▶ Aim of the exercise: Return each of the rows below that contains the string "masks".

Dataset records:
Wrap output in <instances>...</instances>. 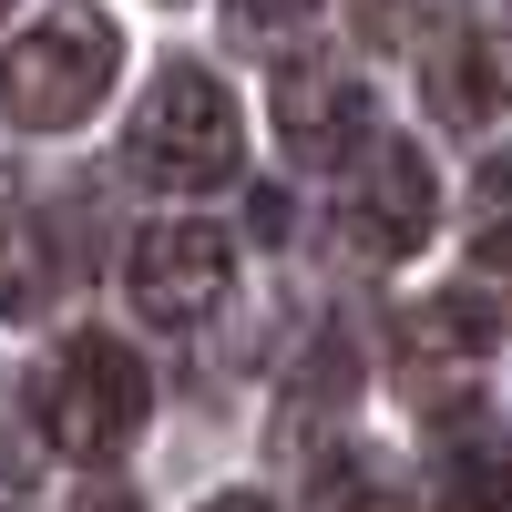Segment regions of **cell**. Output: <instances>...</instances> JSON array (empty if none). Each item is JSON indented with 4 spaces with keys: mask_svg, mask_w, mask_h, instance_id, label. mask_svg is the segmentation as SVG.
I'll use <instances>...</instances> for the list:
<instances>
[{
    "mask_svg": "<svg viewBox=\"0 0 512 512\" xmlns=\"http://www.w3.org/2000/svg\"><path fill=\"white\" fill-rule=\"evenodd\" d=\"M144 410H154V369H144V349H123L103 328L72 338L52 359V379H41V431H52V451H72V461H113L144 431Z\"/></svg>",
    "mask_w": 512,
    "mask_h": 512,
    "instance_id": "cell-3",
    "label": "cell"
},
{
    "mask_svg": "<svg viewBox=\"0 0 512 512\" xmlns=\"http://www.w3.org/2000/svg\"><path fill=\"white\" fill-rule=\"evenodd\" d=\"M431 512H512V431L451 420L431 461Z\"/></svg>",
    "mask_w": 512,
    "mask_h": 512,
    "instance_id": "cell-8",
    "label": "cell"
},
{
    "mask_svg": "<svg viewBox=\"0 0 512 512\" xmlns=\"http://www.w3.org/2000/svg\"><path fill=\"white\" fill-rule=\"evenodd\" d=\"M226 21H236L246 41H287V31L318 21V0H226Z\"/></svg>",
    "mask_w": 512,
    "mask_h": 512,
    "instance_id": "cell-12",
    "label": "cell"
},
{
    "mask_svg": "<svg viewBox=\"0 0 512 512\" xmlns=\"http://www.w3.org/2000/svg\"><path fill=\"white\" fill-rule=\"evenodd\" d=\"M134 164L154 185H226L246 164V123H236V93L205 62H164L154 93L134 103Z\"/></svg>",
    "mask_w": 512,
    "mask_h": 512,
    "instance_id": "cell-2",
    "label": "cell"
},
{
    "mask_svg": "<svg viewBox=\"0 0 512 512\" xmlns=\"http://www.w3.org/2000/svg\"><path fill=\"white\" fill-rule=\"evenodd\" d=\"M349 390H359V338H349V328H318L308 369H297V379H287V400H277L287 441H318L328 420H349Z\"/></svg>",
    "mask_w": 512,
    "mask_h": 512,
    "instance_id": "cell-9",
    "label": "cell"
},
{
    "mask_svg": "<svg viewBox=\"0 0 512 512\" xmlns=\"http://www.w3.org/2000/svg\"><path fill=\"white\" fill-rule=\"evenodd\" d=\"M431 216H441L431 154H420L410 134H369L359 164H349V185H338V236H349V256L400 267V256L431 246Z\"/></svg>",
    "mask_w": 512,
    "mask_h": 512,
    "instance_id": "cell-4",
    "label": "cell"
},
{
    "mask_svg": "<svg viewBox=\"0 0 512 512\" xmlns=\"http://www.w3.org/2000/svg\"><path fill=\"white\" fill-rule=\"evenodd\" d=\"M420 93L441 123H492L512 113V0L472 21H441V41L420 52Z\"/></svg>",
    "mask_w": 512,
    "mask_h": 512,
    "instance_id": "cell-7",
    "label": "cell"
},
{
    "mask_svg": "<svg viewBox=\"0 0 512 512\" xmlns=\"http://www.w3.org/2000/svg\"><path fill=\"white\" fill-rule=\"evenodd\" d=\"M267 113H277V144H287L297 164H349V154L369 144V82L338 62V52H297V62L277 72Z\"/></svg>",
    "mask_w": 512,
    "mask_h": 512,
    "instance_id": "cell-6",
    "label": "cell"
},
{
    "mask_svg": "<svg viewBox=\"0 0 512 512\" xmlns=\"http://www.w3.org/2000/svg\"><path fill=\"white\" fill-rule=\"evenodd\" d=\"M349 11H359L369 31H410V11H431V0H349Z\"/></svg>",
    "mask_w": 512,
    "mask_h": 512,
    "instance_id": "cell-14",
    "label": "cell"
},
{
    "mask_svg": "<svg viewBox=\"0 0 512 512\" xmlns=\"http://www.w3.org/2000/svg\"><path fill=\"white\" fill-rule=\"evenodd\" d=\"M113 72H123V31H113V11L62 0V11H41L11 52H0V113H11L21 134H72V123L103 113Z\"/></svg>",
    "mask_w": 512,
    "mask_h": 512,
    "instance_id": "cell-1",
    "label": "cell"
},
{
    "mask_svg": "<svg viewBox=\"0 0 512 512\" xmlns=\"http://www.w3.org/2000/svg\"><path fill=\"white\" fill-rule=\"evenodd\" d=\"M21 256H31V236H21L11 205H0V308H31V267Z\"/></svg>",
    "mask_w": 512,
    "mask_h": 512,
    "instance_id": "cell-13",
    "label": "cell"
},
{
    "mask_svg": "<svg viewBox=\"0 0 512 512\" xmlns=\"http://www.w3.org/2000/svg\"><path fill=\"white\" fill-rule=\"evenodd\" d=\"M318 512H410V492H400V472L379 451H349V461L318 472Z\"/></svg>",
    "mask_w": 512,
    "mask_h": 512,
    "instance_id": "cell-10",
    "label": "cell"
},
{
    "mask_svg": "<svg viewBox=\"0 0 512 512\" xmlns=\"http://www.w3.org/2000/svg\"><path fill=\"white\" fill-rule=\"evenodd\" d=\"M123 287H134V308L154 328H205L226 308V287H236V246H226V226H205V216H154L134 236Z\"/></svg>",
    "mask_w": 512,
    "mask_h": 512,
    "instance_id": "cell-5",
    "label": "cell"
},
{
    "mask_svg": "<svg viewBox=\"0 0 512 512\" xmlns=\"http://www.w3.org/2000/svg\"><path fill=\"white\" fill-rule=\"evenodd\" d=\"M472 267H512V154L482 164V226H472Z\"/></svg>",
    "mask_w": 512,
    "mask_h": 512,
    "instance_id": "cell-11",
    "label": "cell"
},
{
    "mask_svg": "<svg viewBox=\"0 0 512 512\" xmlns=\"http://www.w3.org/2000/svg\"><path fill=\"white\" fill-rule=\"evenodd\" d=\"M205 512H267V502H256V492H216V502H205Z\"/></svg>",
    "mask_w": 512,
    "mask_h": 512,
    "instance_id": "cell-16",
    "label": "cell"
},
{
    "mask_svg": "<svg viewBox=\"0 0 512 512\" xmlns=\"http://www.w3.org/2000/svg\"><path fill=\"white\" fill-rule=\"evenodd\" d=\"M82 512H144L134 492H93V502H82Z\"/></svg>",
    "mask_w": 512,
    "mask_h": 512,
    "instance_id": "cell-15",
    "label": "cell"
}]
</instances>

---

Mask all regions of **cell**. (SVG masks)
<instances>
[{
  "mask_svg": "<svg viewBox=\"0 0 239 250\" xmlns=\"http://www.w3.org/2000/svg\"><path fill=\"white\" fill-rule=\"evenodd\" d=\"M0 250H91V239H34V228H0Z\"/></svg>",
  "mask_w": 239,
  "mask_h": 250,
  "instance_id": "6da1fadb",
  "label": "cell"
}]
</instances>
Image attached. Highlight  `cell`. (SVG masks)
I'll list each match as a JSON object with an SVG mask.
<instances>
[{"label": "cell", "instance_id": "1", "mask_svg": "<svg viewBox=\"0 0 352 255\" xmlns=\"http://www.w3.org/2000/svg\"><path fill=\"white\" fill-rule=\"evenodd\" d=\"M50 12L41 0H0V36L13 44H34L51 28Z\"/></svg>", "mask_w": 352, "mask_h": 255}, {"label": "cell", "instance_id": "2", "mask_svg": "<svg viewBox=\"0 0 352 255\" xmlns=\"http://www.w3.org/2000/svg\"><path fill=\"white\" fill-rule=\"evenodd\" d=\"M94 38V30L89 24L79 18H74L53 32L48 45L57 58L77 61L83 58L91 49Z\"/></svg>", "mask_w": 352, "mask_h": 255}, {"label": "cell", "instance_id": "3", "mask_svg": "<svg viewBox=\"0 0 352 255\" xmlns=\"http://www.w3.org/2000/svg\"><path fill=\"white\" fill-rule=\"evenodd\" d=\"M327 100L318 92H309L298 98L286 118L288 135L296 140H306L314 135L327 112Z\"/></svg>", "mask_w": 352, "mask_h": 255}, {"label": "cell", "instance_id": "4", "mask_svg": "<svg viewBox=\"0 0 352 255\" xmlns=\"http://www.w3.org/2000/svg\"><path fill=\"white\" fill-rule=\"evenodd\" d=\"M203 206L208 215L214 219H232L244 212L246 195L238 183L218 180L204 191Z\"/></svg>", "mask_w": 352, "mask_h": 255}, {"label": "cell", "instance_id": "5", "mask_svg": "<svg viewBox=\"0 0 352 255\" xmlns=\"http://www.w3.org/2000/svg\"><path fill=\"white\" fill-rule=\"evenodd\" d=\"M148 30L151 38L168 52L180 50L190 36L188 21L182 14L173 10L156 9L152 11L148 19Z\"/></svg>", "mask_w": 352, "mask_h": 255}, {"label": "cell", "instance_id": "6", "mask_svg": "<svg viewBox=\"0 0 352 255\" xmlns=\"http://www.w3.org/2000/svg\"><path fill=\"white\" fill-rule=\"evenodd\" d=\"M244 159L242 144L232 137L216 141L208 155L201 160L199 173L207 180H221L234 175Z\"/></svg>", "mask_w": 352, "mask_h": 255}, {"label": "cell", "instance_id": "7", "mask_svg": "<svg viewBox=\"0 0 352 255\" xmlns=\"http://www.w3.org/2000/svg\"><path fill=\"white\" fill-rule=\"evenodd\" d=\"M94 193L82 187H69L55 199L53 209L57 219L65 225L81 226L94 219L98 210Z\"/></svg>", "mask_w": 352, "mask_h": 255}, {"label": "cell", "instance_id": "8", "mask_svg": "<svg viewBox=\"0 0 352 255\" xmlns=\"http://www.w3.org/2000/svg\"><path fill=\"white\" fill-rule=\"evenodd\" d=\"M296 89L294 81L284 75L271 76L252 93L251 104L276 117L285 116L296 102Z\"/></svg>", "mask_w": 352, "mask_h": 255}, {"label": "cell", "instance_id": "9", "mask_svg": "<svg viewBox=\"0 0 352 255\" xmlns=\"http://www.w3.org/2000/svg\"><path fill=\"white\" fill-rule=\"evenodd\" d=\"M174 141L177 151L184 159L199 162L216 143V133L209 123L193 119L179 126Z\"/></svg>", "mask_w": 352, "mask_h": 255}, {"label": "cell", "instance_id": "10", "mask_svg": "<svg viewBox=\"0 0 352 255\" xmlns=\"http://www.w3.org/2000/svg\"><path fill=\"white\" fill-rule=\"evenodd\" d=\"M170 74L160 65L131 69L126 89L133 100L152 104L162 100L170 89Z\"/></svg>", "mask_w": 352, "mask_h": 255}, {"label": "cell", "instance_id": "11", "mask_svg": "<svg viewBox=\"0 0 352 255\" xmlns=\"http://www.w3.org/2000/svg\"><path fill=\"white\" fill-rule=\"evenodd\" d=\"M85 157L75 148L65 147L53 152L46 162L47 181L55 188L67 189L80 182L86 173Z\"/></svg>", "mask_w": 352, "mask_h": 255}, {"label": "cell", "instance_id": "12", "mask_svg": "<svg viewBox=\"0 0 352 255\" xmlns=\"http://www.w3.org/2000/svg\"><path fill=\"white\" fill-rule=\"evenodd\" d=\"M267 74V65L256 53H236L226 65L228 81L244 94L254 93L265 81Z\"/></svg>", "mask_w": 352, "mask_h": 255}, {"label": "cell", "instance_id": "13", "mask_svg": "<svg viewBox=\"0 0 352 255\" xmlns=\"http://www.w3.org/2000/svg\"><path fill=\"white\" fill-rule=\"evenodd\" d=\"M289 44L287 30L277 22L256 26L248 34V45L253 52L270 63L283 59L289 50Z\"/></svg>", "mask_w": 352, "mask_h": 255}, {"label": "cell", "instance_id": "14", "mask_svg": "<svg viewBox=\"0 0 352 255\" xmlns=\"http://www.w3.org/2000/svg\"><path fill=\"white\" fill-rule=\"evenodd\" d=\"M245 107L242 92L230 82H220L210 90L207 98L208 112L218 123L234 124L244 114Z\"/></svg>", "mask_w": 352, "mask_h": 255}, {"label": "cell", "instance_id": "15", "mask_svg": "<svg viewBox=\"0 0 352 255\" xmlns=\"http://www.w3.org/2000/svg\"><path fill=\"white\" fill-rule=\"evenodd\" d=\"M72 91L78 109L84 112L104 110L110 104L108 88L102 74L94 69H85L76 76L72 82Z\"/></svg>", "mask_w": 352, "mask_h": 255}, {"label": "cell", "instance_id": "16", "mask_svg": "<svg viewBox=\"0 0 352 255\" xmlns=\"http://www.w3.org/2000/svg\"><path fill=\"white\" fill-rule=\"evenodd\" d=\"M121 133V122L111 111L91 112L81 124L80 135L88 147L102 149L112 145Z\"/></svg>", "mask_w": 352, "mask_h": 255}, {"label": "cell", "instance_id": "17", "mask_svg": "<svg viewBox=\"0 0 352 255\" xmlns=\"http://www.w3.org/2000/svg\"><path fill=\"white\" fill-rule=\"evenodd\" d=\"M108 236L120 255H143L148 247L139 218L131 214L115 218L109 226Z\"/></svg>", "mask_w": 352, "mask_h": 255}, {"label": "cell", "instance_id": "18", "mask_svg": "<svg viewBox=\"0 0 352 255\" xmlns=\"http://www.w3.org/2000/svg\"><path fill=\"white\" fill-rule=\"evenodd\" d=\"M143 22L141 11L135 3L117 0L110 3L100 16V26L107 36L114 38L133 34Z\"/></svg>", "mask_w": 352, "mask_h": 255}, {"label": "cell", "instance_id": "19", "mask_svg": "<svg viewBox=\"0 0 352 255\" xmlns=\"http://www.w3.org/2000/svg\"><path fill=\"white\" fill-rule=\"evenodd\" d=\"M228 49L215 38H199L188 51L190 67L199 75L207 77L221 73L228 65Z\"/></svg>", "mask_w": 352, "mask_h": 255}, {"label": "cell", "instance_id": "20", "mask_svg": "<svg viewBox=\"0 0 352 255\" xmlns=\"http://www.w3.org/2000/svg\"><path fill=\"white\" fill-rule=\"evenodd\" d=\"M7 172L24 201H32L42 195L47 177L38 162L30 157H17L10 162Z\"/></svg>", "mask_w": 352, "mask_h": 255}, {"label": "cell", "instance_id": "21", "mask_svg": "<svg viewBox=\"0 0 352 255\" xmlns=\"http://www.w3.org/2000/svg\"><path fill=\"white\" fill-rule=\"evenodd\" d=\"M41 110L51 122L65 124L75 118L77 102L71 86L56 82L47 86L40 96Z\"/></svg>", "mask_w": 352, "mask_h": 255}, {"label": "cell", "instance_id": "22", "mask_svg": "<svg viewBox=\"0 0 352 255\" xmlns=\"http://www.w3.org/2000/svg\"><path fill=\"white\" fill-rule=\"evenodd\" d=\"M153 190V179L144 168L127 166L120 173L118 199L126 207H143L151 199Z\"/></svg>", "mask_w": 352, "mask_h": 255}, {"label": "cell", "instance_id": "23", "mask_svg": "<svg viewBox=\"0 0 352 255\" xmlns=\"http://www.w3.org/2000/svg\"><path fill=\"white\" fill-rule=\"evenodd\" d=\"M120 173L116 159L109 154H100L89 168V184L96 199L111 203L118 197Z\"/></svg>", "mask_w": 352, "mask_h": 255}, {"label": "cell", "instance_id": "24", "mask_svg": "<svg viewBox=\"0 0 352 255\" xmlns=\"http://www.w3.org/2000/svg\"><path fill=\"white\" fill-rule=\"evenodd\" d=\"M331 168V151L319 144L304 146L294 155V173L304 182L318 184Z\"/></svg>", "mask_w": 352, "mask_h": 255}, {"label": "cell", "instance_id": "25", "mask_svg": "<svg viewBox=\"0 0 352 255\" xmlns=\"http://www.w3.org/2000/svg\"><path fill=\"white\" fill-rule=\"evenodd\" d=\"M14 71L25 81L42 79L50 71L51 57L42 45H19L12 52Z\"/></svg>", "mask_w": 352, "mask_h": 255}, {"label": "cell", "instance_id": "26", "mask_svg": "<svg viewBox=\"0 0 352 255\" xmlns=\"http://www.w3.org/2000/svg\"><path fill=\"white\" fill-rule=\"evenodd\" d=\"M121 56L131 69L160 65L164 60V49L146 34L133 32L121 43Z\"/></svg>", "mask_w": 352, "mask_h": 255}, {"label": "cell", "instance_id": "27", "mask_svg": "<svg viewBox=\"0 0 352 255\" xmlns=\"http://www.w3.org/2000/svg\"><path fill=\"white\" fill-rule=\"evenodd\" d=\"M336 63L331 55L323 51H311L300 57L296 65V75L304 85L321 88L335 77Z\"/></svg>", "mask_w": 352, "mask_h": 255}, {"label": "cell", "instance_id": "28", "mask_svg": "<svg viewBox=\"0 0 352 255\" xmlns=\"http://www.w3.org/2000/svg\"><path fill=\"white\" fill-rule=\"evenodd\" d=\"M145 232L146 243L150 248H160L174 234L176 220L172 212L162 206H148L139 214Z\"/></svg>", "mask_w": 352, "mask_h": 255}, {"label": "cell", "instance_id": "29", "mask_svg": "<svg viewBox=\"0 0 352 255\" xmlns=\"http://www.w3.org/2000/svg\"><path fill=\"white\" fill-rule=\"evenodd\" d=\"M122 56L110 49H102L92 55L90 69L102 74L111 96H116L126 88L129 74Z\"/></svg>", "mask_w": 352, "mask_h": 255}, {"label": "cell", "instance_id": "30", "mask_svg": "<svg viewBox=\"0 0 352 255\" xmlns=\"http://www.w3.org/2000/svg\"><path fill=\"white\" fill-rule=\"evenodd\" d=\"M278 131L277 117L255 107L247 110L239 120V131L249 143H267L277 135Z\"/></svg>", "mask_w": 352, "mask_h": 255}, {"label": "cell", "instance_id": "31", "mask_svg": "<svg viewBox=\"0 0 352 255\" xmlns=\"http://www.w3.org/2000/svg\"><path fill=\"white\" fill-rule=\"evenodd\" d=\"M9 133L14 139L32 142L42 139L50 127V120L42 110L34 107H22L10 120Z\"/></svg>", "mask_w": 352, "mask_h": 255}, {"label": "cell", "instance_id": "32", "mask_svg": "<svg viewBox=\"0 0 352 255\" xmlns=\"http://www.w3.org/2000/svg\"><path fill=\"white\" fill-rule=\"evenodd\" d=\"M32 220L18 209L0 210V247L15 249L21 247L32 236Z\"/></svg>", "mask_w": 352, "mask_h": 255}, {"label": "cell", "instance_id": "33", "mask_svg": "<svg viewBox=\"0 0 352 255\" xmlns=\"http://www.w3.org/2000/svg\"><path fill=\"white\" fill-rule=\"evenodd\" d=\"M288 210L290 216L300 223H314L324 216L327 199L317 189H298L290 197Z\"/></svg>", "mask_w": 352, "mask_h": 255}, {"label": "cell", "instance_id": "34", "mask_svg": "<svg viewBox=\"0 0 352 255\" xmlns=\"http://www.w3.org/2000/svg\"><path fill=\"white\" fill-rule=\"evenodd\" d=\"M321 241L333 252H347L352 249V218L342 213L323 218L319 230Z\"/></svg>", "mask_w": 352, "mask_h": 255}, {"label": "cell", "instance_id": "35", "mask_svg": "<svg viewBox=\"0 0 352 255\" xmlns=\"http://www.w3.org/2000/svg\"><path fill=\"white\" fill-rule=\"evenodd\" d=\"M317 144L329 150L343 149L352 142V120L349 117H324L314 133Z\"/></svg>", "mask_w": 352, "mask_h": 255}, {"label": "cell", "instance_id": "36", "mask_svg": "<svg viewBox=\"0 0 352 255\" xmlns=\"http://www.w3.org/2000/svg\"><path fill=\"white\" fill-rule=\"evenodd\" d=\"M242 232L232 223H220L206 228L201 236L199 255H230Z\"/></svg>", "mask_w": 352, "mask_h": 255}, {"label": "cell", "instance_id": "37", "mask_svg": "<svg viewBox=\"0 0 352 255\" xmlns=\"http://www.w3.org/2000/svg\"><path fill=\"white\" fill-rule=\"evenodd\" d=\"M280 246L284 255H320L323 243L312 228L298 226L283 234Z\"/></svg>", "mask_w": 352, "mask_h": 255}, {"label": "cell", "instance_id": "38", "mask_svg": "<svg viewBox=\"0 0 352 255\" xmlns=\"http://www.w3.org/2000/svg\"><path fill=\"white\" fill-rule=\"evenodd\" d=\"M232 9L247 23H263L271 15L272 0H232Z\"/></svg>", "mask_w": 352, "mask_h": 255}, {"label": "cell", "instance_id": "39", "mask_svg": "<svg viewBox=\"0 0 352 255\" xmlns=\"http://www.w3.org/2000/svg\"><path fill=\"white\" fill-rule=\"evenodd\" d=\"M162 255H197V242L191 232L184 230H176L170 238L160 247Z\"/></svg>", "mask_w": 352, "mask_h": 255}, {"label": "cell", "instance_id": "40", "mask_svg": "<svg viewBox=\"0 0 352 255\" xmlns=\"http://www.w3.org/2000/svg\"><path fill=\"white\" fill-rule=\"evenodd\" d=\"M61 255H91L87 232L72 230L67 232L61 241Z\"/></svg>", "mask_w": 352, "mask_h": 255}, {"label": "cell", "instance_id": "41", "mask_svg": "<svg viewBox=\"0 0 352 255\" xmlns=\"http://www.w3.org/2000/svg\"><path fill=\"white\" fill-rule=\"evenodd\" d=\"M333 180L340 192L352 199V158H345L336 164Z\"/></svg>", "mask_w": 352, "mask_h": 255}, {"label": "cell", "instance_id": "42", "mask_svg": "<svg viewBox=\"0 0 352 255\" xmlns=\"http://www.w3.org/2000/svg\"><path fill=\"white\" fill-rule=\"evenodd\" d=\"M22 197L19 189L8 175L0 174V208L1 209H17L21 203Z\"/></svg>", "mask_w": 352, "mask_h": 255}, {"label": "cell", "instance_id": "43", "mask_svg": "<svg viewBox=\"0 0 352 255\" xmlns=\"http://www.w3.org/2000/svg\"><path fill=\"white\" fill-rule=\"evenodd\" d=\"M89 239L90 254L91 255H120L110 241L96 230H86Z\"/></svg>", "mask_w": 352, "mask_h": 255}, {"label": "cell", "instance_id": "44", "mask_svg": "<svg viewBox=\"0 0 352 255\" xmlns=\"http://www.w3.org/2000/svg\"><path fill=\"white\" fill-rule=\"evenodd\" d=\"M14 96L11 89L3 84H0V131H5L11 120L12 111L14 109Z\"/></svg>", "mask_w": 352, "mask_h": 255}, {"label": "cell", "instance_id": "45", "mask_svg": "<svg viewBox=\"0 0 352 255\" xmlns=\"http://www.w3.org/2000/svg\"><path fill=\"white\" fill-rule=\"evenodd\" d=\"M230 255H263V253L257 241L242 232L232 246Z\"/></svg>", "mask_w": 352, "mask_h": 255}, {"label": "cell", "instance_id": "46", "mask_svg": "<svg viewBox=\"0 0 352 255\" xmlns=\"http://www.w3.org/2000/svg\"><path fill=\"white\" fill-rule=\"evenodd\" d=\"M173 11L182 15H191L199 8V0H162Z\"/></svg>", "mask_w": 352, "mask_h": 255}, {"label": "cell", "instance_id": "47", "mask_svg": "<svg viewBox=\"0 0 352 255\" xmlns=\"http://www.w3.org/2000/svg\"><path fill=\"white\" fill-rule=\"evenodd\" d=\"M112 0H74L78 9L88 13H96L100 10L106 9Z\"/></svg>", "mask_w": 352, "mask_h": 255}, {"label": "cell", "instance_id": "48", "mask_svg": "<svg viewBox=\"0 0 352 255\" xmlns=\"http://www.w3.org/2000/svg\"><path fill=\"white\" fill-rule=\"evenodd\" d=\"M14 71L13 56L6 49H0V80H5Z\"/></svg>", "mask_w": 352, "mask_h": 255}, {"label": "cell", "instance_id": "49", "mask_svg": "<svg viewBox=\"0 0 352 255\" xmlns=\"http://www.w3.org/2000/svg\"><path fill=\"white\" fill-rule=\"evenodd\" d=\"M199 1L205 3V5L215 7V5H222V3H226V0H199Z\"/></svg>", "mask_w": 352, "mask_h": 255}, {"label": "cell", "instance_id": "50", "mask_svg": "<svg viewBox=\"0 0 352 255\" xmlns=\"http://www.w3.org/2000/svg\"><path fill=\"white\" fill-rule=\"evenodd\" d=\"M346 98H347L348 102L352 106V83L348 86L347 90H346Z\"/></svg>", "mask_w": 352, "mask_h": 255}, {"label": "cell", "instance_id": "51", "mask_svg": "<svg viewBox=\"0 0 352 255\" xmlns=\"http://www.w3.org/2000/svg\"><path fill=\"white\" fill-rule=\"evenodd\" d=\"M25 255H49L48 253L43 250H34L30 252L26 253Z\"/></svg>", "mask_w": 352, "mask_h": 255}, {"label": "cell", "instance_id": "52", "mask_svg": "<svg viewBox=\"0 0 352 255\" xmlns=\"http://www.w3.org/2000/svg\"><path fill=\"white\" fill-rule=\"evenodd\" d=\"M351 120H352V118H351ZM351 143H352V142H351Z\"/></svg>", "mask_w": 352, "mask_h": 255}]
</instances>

▶ Answer to the task:
Mask all regions of **cell**. (SVG masks)
Image attached. Highlight  `cell`. (SVG masks)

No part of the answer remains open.